The entire first-party Gameboy, Gameboy Color, Gameboy Advance, and DS libraries, priced competitvely with iOS games:

  • GB/GBC $0.99
  • GBA $1.99
  • DS $4.99

Playing those kinds of games - which people love! - sucks on the iPhone due to a lack of hardware controls

I don’t want to spend hundreds of dollars to play Ocarina of Time - a game that really needs to be played on a televion - on a giant heavy handheld either.

I would, however, be happy to pay a few bucks for the best of the GBA on a sleek system with proper buttons.

Ring ring

Oh, and one more thing: it’s a phone.

A Nintendo phone?!

The smartphone - by virtue of being the one device people must carry with them - is the real competitor to Nintendo handhelds.

But Nintendo brings some unique qualities to the smartphone scene:

A trusted brand for families

Imagine the built-in “find my kid” application that Nintendo could ship on every phone. Parents can buy their child a Nintendo phone and know that Nintendo will prevent “bad” software from showing up on it without their permission. Imagine the built-in pay-as-you-go phone software, or the “kids mode” dialer that only allows calling of a few trusted numbers.

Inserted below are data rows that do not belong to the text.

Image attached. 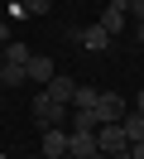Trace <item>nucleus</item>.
Returning <instances> with one entry per match:
<instances>
[{
    "instance_id": "obj_8",
    "label": "nucleus",
    "mask_w": 144,
    "mask_h": 159,
    "mask_svg": "<svg viewBox=\"0 0 144 159\" xmlns=\"http://www.w3.org/2000/svg\"><path fill=\"white\" fill-rule=\"evenodd\" d=\"M43 92H48V97H53V101H63V106H67V101H72V97H77V82H72V77H63V72H58V77H53V82H48V87H43Z\"/></svg>"
},
{
    "instance_id": "obj_1",
    "label": "nucleus",
    "mask_w": 144,
    "mask_h": 159,
    "mask_svg": "<svg viewBox=\"0 0 144 159\" xmlns=\"http://www.w3.org/2000/svg\"><path fill=\"white\" fill-rule=\"evenodd\" d=\"M34 120H38L43 130H53V125H63V120H67V106H63V101H53L48 92H38V97H34Z\"/></svg>"
},
{
    "instance_id": "obj_15",
    "label": "nucleus",
    "mask_w": 144,
    "mask_h": 159,
    "mask_svg": "<svg viewBox=\"0 0 144 159\" xmlns=\"http://www.w3.org/2000/svg\"><path fill=\"white\" fill-rule=\"evenodd\" d=\"M24 10H29V15H48V10H53V0H24Z\"/></svg>"
},
{
    "instance_id": "obj_6",
    "label": "nucleus",
    "mask_w": 144,
    "mask_h": 159,
    "mask_svg": "<svg viewBox=\"0 0 144 159\" xmlns=\"http://www.w3.org/2000/svg\"><path fill=\"white\" fill-rule=\"evenodd\" d=\"M38 154H43V159H63V154H67V130H63V125L43 130V145H38Z\"/></svg>"
},
{
    "instance_id": "obj_18",
    "label": "nucleus",
    "mask_w": 144,
    "mask_h": 159,
    "mask_svg": "<svg viewBox=\"0 0 144 159\" xmlns=\"http://www.w3.org/2000/svg\"><path fill=\"white\" fill-rule=\"evenodd\" d=\"M130 159H144V140H134V145H130Z\"/></svg>"
},
{
    "instance_id": "obj_21",
    "label": "nucleus",
    "mask_w": 144,
    "mask_h": 159,
    "mask_svg": "<svg viewBox=\"0 0 144 159\" xmlns=\"http://www.w3.org/2000/svg\"><path fill=\"white\" fill-rule=\"evenodd\" d=\"M134 39H139V43H144V24H134Z\"/></svg>"
},
{
    "instance_id": "obj_23",
    "label": "nucleus",
    "mask_w": 144,
    "mask_h": 159,
    "mask_svg": "<svg viewBox=\"0 0 144 159\" xmlns=\"http://www.w3.org/2000/svg\"><path fill=\"white\" fill-rule=\"evenodd\" d=\"M111 159H130V154H111Z\"/></svg>"
},
{
    "instance_id": "obj_19",
    "label": "nucleus",
    "mask_w": 144,
    "mask_h": 159,
    "mask_svg": "<svg viewBox=\"0 0 144 159\" xmlns=\"http://www.w3.org/2000/svg\"><path fill=\"white\" fill-rule=\"evenodd\" d=\"M106 5H115V10H125V15H130V5H134V0H106Z\"/></svg>"
},
{
    "instance_id": "obj_11",
    "label": "nucleus",
    "mask_w": 144,
    "mask_h": 159,
    "mask_svg": "<svg viewBox=\"0 0 144 159\" xmlns=\"http://www.w3.org/2000/svg\"><path fill=\"white\" fill-rule=\"evenodd\" d=\"M29 72L19 68V63H0V87H24Z\"/></svg>"
},
{
    "instance_id": "obj_13",
    "label": "nucleus",
    "mask_w": 144,
    "mask_h": 159,
    "mask_svg": "<svg viewBox=\"0 0 144 159\" xmlns=\"http://www.w3.org/2000/svg\"><path fill=\"white\" fill-rule=\"evenodd\" d=\"M101 29H106V34L115 39V34L125 29V10H115V5H106V10H101Z\"/></svg>"
},
{
    "instance_id": "obj_7",
    "label": "nucleus",
    "mask_w": 144,
    "mask_h": 159,
    "mask_svg": "<svg viewBox=\"0 0 144 159\" xmlns=\"http://www.w3.org/2000/svg\"><path fill=\"white\" fill-rule=\"evenodd\" d=\"M24 72H29V82H43V87H48V82L58 77V68H53V58H43V53H34Z\"/></svg>"
},
{
    "instance_id": "obj_3",
    "label": "nucleus",
    "mask_w": 144,
    "mask_h": 159,
    "mask_svg": "<svg viewBox=\"0 0 144 159\" xmlns=\"http://www.w3.org/2000/svg\"><path fill=\"white\" fill-rule=\"evenodd\" d=\"M125 111H130V106H125V97H120V92H101V101H96V116H101V125H120V120H125Z\"/></svg>"
},
{
    "instance_id": "obj_22",
    "label": "nucleus",
    "mask_w": 144,
    "mask_h": 159,
    "mask_svg": "<svg viewBox=\"0 0 144 159\" xmlns=\"http://www.w3.org/2000/svg\"><path fill=\"white\" fill-rule=\"evenodd\" d=\"M86 159H106V154H101V149H96V154H86Z\"/></svg>"
},
{
    "instance_id": "obj_26",
    "label": "nucleus",
    "mask_w": 144,
    "mask_h": 159,
    "mask_svg": "<svg viewBox=\"0 0 144 159\" xmlns=\"http://www.w3.org/2000/svg\"><path fill=\"white\" fill-rule=\"evenodd\" d=\"M34 159H43V154H34Z\"/></svg>"
},
{
    "instance_id": "obj_24",
    "label": "nucleus",
    "mask_w": 144,
    "mask_h": 159,
    "mask_svg": "<svg viewBox=\"0 0 144 159\" xmlns=\"http://www.w3.org/2000/svg\"><path fill=\"white\" fill-rule=\"evenodd\" d=\"M0 97H5V87H0Z\"/></svg>"
},
{
    "instance_id": "obj_9",
    "label": "nucleus",
    "mask_w": 144,
    "mask_h": 159,
    "mask_svg": "<svg viewBox=\"0 0 144 159\" xmlns=\"http://www.w3.org/2000/svg\"><path fill=\"white\" fill-rule=\"evenodd\" d=\"M29 58H34L29 43H15V39H10L5 48H0V63H19V68H29Z\"/></svg>"
},
{
    "instance_id": "obj_12",
    "label": "nucleus",
    "mask_w": 144,
    "mask_h": 159,
    "mask_svg": "<svg viewBox=\"0 0 144 159\" xmlns=\"http://www.w3.org/2000/svg\"><path fill=\"white\" fill-rule=\"evenodd\" d=\"M120 130L130 135V145L134 140H144V111H125V120H120Z\"/></svg>"
},
{
    "instance_id": "obj_16",
    "label": "nucleus",
    "mask_w": 144,
    "mask_h": 159,
    "mask_svg": "<svg viewBox=\"0 0 144 159\" xmlns=\"http://www.w3.org/2000/svg\"><path fill=\"white\" fill-rule=\"evenodd\" d=\"M10 43V20H0V48Z\"/></svg>"
},
{
    "instance_id": "obj_27",
    "label": "nucleus",
    "mask_w": 144,
    "mask_h": 159,
    "mask_svg": "<svg viewBox=\"0 0 144 159\" xmlns=\"http://www.w3.org/2000/svg\"><path fill=\"white\" fill-rule=\"evenodd\" d=\"M0 159H5V154H0Z\"/></svg>"
},
{
    "instance_id": "obj_2",
    "label": "nucleus",
    "mask_w": 144,
    "mask_h": 159,
    "mask_svg": "<svg viewBox=\"0 0 144 159\" xmlns=\"http://www.w3.org/2000/svg\"><path fill=\"white\" fill-rule=\"evenodd\" d=\"M96 149H101L106 159H111V154H130V135H125L120 125H101V130H96Z\"/></svg>"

hardware/software/ux expertise

Few companies outside Apple have the culture and know-how to create first-class integrated experiences from the hardware layer all the way to the user experience. Nintendo - despite its smaller workforce - has it.

Unique software

An astounding back-catalog of unique software and brands: Mario, Zelda, Metroid, etc.

The Wii

A living room big screen presence to integrate with – the Wii.

But they’re not Apple

“Look what happened to Palm! Smartphone OS’s are a commodity! There’s only room for one Apple in the world.”

Maybe, but the one thing Apple has always struggled with as a platform is gaming. Even now, I wonder if iOS’s success as a gaming platform is despite Apple’s platform decisions, not because of them.

I’d love to see Nintendo do something bold with their next handheld, because I think the 3DS may, sadly, be a dead-end for them.